The Geeves Effect is based around a proposal to construct a high grade walking track and associated accommodation in the vicinity of the iconic Federation Peak, within the wildest part of the Tasmanian Wilderness World Heritage Area (TWWHA), with an associated “ecotourism precinct” outside the TWWHA. This will supposedly to encourage an influx of visitors to the Huon Valley region.
Previously publicity regarding the proposal has lacked detail but a preliminary Business Case now describes the proposal as involving a 20 km track (a major upgrade and possible rerouting of the existing 17.5 km rough track to the base of Moss Ridge, plus 2.5 km new track to Lake Geeves and two accommodation nodes). The proposal appears to be modelled on the Three Capes Track so the accommodation nodes could be as large and intrusive as those on constructed there. It is estimated the track and huts would cost about $17 million to build and envisages use by 10,000 walkers per year.

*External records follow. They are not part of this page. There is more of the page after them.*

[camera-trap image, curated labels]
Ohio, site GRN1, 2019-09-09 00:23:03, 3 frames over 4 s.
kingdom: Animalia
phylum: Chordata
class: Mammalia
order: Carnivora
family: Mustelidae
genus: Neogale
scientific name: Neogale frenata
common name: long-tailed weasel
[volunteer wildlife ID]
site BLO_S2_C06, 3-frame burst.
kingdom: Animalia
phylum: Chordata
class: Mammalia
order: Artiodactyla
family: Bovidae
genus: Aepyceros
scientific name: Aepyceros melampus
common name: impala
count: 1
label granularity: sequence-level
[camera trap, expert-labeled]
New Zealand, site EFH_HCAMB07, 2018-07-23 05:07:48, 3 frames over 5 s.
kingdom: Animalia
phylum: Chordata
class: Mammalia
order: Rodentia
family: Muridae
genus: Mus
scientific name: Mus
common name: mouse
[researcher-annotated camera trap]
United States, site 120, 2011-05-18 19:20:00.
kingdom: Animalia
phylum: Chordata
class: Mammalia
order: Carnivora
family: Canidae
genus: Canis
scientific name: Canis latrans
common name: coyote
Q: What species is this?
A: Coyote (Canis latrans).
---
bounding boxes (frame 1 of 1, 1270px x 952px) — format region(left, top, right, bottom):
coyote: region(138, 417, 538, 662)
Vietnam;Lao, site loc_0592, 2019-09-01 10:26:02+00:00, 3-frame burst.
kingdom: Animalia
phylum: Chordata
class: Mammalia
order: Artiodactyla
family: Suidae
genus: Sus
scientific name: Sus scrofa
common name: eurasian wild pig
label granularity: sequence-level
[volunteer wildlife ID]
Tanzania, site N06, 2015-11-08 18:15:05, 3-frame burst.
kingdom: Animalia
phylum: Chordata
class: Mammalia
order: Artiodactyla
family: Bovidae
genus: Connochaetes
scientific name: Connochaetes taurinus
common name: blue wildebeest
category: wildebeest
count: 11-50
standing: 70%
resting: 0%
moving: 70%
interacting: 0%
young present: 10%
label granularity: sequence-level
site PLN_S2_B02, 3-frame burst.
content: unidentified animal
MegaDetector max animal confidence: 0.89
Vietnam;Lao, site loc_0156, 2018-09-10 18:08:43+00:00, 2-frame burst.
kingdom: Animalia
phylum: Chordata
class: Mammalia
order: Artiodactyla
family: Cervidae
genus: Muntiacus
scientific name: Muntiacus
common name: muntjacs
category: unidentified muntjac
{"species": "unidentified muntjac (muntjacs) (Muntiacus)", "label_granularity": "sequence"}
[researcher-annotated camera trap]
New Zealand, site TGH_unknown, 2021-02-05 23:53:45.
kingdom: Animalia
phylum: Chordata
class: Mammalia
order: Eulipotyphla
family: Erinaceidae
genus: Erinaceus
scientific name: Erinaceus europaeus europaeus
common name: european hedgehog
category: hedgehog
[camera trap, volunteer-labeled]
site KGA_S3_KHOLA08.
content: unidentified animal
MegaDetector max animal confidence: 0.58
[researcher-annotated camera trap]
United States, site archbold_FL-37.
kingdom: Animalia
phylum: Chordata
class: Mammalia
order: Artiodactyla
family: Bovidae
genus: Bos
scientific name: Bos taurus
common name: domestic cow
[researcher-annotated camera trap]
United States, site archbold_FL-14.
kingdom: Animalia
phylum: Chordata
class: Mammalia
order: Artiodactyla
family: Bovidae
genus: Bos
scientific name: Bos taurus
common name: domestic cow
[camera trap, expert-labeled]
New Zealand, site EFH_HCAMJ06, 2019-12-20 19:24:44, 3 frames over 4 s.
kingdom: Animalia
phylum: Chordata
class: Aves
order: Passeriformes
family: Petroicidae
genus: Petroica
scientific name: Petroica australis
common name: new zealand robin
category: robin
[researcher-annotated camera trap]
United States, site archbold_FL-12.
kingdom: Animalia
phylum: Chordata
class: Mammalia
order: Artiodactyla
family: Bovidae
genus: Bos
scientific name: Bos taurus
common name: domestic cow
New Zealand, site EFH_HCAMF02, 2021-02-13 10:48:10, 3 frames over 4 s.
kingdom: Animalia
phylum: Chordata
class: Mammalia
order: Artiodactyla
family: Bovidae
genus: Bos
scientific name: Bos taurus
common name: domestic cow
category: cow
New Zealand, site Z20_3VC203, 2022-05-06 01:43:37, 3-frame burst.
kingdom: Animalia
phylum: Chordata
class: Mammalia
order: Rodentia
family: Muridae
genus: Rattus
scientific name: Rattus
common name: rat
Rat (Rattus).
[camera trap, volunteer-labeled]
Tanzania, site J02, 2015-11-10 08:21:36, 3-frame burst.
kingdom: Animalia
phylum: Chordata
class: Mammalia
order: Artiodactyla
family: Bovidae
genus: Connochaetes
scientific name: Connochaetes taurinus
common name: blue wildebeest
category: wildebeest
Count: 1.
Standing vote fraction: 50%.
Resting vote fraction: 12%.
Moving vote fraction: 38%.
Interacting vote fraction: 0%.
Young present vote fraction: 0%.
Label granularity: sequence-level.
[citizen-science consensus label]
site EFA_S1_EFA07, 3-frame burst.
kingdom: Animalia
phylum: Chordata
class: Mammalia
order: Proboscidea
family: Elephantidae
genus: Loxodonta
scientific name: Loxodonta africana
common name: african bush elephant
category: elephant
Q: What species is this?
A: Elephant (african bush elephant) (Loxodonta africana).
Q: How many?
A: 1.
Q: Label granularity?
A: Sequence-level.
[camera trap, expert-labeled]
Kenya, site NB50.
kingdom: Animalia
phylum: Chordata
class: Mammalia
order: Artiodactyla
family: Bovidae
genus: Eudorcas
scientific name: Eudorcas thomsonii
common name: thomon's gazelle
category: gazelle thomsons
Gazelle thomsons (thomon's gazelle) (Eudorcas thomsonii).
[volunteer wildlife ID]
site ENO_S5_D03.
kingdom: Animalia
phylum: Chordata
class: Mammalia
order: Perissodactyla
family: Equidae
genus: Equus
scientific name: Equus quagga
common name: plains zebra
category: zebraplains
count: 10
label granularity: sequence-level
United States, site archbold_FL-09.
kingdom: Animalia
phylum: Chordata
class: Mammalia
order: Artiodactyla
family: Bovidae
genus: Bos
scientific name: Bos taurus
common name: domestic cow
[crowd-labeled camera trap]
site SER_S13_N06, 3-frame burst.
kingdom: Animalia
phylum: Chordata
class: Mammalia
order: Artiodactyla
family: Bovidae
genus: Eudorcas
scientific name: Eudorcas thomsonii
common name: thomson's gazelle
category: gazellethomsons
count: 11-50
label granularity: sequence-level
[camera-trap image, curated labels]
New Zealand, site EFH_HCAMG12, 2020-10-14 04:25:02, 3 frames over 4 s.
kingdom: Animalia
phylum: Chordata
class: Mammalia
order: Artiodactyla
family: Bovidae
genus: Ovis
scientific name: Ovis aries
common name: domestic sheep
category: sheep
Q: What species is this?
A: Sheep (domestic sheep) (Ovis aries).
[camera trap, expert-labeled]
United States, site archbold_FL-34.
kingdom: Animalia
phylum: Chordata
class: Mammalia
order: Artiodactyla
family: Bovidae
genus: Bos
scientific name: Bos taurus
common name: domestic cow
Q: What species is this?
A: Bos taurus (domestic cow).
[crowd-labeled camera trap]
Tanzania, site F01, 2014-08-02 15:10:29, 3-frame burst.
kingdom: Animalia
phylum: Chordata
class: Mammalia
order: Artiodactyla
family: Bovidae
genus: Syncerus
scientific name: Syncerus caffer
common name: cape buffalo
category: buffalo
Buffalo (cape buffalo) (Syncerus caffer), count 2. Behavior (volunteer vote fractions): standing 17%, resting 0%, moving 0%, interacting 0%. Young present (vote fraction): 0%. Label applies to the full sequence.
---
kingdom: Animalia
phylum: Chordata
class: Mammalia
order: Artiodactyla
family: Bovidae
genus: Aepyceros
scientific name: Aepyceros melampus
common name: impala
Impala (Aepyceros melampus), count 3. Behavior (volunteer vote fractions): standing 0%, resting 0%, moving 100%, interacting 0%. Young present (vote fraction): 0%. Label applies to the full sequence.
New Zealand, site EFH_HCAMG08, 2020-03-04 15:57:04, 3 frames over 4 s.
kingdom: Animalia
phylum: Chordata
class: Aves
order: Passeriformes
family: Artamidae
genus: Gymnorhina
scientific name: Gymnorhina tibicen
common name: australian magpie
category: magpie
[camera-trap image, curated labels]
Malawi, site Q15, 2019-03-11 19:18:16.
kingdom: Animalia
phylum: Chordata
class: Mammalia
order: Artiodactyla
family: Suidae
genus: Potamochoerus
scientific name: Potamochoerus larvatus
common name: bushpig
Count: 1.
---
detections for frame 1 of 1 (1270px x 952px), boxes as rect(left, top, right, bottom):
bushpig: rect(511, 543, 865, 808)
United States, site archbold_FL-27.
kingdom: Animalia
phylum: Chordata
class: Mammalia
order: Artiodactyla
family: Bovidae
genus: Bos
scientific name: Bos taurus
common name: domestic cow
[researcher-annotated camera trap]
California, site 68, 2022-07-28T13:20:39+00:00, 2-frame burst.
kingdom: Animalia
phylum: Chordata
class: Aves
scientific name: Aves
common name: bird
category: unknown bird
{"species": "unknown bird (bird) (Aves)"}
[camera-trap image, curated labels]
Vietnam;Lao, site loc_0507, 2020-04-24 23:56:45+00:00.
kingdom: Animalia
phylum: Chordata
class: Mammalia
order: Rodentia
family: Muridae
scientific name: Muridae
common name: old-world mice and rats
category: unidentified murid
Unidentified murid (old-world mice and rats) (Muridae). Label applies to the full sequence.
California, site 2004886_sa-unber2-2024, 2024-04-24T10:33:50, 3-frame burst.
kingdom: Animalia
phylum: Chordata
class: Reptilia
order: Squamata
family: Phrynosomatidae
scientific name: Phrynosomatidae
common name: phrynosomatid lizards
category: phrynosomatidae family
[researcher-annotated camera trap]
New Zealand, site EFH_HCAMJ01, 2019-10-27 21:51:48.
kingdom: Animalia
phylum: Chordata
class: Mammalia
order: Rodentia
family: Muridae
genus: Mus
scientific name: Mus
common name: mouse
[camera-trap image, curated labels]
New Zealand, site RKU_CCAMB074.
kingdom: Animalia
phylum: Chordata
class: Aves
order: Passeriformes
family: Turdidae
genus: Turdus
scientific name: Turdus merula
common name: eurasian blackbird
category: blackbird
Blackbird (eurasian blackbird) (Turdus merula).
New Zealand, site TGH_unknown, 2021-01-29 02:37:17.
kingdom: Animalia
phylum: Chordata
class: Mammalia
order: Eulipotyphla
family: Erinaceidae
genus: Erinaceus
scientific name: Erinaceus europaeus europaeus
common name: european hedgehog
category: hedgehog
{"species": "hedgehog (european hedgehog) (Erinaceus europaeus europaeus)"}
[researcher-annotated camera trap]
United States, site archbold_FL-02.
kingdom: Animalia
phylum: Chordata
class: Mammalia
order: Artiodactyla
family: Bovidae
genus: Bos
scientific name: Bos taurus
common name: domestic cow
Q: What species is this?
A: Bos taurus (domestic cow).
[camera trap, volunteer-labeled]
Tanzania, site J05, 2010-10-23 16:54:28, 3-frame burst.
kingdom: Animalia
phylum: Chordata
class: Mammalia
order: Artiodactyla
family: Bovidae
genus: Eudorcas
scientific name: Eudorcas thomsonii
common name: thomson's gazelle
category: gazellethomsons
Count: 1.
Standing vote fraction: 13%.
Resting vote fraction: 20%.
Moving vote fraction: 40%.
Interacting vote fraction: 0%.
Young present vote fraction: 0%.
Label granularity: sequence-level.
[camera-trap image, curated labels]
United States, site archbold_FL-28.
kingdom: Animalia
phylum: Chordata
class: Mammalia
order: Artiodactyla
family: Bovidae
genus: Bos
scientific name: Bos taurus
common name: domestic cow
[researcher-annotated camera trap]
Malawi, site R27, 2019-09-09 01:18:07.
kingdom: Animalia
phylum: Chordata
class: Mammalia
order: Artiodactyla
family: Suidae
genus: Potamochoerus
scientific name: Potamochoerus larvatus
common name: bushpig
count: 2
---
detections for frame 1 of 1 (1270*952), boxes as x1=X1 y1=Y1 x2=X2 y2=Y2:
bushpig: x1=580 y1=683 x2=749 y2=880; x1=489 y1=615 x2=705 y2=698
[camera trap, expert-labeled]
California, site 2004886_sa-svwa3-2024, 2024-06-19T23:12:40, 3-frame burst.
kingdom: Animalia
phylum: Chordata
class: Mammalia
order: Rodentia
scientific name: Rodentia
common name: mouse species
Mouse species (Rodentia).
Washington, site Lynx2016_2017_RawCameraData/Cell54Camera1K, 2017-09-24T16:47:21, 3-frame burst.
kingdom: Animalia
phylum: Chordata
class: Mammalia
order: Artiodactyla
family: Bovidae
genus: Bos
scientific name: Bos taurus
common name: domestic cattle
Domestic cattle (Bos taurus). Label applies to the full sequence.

It has been suggested the idea may rival the Three Capes Track as a claimed tourism success story, although there remain serious questions regarding the overall economics of this development, and even Tasmanian Tourism Industry Council chief Luke Martin has been quoted as unenthusiastic about the Geeves Effect proposal.
One thing the Geeves Effect would have in common with the Three Capes development is the destruction of wilderness. Construction of the Three Capes Track significantly degraded the wild character of Tasman National Park. But the impact of the Geeves Effect would be in an altogether different league.
The proposed development would destroy some of the highest-quality temperate wilderness in Australia. Federation Peak has been a place for self-reliant recreation and adventure more than 60 years. The rough means of access, together with its weather and rugged landscape, help guarantee its seclusion and ecological integrity. Some places should remain undeveloped. Lake Geeves – currently trackless and rarely visited – is one of them. There are plenty of settings outside the World Heritage Area’s wildest country that can provide opportunities for the sort of activities and facilities envisaged by the Geeves Effect proponents.
Tasmania’s wilderness is also besieged by a number of proposals emerging under the government’s Expressions of Interest process. But the Geeves Effect proposal does not even comply with the controversial pro-development statutory management plan for the TWWHA, signed off by the government only last year. One therefore wonders why the Geeves Effect proposal is even being seriously touted; another example of the lack of respect for planning instruments when they don’t suit an agenda.